Stored data:
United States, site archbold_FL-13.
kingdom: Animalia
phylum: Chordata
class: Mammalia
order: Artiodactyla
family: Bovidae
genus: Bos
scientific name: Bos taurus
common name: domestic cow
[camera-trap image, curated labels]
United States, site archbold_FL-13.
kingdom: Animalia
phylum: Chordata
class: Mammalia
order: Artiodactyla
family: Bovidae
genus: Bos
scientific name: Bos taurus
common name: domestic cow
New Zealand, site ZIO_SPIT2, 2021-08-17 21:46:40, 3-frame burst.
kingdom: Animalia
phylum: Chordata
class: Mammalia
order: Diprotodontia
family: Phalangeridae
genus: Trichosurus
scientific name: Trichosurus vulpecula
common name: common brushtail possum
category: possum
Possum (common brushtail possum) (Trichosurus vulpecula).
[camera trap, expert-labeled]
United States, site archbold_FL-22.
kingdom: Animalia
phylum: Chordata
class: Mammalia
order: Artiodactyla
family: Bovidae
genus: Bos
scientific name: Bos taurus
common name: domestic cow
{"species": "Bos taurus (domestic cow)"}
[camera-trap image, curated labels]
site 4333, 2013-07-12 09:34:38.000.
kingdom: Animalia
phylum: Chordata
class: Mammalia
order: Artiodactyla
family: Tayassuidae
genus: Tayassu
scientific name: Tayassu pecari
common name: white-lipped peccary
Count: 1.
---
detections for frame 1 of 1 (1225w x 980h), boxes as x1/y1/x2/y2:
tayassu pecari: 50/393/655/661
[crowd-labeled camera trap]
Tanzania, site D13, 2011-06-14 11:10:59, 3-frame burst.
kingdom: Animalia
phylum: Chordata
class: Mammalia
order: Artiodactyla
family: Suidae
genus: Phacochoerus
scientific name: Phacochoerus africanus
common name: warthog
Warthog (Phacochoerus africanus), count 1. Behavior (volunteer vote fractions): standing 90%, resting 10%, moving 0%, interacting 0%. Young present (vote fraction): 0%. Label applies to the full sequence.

Problem:
Search the data above for the string "labeled" and report each line that holds it.

Response to the task:
[camera trap, expert-labeled]
[crowd-labeled camera trap]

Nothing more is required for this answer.